▶ **YOUR TASK**
Output exactly the lines that run from the line with "What distance measurement" to the end of the material, both ends included, and no other lines.

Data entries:
--*--
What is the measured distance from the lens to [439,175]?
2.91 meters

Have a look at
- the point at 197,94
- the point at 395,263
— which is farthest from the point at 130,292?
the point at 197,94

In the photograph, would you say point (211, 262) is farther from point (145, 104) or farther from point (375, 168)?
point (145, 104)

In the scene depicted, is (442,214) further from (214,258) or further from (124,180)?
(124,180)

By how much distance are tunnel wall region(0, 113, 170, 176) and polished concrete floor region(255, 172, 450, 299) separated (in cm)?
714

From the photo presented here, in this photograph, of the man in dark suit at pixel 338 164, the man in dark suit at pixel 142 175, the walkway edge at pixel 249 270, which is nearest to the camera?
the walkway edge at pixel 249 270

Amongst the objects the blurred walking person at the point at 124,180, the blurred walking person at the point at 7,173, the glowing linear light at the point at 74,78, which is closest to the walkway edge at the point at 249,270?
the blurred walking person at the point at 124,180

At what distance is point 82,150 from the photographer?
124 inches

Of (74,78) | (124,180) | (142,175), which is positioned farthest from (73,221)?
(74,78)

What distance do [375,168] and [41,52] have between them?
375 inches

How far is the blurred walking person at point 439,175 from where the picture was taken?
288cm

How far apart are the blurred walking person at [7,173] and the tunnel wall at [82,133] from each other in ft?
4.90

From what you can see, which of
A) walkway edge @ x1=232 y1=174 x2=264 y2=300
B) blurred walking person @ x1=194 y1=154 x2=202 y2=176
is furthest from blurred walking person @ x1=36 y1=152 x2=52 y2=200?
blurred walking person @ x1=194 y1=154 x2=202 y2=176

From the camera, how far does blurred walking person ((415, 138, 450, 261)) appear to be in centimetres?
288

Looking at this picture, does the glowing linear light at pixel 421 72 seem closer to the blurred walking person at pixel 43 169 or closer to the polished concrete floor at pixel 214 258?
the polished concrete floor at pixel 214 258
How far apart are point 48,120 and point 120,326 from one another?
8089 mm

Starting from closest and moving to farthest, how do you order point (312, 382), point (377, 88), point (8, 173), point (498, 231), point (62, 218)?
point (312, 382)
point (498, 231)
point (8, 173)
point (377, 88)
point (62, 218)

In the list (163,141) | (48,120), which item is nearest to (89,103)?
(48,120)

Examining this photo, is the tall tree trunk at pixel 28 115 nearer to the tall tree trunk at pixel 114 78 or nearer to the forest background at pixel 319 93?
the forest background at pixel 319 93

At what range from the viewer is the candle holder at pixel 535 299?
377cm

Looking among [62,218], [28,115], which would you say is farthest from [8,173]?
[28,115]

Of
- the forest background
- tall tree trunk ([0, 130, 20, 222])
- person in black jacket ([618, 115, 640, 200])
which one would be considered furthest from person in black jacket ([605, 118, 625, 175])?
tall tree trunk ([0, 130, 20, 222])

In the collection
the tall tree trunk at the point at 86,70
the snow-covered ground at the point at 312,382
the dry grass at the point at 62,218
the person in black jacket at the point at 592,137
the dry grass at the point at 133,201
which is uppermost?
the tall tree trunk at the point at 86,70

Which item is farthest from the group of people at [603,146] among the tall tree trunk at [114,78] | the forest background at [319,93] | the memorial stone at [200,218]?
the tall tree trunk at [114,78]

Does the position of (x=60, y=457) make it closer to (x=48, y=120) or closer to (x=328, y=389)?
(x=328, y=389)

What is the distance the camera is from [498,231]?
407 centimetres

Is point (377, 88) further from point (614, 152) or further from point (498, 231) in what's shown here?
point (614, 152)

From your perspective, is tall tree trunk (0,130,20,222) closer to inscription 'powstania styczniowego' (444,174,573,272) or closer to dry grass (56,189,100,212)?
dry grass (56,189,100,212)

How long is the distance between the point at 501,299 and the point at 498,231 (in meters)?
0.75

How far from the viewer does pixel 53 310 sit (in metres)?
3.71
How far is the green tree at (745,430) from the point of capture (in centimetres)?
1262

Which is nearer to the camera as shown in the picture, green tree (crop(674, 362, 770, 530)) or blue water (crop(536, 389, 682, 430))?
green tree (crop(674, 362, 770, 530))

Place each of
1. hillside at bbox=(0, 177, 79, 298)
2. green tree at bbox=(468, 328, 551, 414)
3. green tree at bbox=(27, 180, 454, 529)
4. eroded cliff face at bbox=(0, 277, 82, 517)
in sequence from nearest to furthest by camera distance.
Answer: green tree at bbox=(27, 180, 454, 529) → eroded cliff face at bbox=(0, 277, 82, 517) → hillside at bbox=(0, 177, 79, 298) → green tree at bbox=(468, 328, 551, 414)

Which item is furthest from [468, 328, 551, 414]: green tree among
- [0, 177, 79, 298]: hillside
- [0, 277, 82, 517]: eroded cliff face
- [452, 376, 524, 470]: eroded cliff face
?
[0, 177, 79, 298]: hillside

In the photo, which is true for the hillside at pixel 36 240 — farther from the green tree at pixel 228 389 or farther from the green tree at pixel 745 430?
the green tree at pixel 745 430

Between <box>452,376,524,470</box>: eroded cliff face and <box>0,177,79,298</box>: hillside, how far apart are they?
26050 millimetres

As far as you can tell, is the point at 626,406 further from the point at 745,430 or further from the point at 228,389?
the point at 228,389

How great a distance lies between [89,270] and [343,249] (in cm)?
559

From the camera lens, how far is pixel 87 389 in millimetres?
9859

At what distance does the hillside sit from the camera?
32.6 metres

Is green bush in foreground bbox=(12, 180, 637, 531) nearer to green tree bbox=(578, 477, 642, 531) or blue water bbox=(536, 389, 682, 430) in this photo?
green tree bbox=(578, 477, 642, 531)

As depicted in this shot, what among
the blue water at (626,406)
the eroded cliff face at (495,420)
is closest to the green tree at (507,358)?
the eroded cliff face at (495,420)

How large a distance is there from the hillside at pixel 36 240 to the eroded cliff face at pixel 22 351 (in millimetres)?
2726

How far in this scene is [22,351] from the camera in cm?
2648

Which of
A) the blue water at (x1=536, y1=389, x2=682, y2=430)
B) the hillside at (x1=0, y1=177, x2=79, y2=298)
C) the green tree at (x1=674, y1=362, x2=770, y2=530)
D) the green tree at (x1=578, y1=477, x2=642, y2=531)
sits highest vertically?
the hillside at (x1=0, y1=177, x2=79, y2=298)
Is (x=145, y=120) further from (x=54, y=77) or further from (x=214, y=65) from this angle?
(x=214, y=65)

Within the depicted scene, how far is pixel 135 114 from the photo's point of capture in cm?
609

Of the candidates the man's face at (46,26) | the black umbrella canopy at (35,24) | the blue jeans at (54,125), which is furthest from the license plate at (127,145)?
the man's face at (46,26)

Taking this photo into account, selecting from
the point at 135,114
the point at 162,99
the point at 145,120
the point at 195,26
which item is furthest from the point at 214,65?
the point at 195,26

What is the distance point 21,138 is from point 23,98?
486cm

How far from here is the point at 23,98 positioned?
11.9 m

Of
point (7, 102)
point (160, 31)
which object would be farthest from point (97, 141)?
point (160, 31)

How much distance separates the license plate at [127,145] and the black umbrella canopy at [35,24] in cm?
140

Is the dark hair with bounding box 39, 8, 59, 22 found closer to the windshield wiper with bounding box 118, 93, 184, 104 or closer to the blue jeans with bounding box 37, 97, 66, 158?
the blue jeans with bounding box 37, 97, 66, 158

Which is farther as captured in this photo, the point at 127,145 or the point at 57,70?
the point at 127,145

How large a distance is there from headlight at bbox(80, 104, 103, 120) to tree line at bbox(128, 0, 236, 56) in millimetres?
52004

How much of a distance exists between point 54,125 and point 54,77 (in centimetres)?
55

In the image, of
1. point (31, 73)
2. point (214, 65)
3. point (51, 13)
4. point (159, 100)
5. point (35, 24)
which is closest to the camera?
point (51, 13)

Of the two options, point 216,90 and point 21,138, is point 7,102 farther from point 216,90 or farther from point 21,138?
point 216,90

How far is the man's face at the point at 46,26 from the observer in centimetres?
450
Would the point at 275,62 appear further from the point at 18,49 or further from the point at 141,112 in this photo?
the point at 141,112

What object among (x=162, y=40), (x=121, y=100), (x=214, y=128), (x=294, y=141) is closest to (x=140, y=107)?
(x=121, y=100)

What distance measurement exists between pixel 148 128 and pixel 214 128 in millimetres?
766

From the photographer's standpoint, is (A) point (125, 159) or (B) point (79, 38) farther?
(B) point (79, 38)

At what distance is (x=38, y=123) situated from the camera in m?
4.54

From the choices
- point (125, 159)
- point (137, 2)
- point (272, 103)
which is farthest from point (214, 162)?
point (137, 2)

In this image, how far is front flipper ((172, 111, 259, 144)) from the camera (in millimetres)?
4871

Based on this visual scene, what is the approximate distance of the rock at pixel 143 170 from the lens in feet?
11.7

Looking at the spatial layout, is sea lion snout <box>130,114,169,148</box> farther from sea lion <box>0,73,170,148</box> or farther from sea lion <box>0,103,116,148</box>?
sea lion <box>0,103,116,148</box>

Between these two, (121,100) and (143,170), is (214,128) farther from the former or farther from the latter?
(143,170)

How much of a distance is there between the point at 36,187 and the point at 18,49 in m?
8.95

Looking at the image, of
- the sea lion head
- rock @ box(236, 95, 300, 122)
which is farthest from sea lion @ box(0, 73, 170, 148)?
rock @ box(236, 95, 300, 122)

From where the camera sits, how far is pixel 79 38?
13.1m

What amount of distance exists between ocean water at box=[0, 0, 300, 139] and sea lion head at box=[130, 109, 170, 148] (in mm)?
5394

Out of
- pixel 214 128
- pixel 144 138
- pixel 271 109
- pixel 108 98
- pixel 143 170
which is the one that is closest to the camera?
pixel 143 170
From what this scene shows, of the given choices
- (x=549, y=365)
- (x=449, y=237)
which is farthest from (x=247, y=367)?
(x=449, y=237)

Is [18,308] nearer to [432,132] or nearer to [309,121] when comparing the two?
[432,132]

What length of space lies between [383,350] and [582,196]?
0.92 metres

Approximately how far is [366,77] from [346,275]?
--*--
▶ **TASK OUTPUT**
What distance measurement exists between pixel 148 128 and pixel 214 128 in millimetres?
766

From the photographer's standpoint, is (A) point (125, 159) or (B) point (79, 38) farther?
(B) point (79, 38)

At what distance is (x=38, y=123) situated from the camera in m?
4.54

From the choices
- point (125, 159)
- point (137, 2)
- point (272, 103)
which is farthest from point (214, 162)?
point (137, 2)

In this image, how far is front flipper ((172, 111, 259, 144)) from the camera (in millimetres)?
4871

Based on this visual scene, what is the approximate distance of the rock at pixel 143 170 from the lens in feet?
11.7

Looking at the spatial layout, is sea lion snout <box>130,114,169,148</box> farther from sea lion <box>0,73,170,148</box> or farther from sea lion <box>0,103,116,148</box>?
sea lion <box>0,103,116,148</box>

Between these two, (121,100) and (143,170), is (214,128) farther from the former or farther from the latter?
(143,170)

How much of a distance is there between the point at 36,187 and the point at 18,49 in m?
8.95

Looking at the image, of
- the sea lion head
- rock @ box(236, 95, 300, 122)
which is farthest from sea lion @ box(0, 73, 170, 148)?
rock @ box(236, 95, 300, 122)

From where the camera sits, how far is pixel 79 38?
13.1m

What amount of distance exists between ocean water at box=[0, 0, 300, 139] and sea lion head at box=[130, 109, 170, 148] (in mm)?
5394

Out of
- pixel 214 128
- pixel 144 138
- pixel 271 109
- pixel 108 98
- pixel 143 170
which is the one that is closest to the camera?
pixel 143 170
From what this scene shows, of the given choices
- (x=549, y=365)
- (x=449, y=237)
which is farthest from (x=247, y=367)?
(x=449, y=237)

Is [18,308] nearer to [432,132] or nearer to [309,121] when comparing the two?
[432,132]

What length of space lies between [383,350] and [582,196]?
0.92 metres

Approximately how far is [366,77] from [346,275]?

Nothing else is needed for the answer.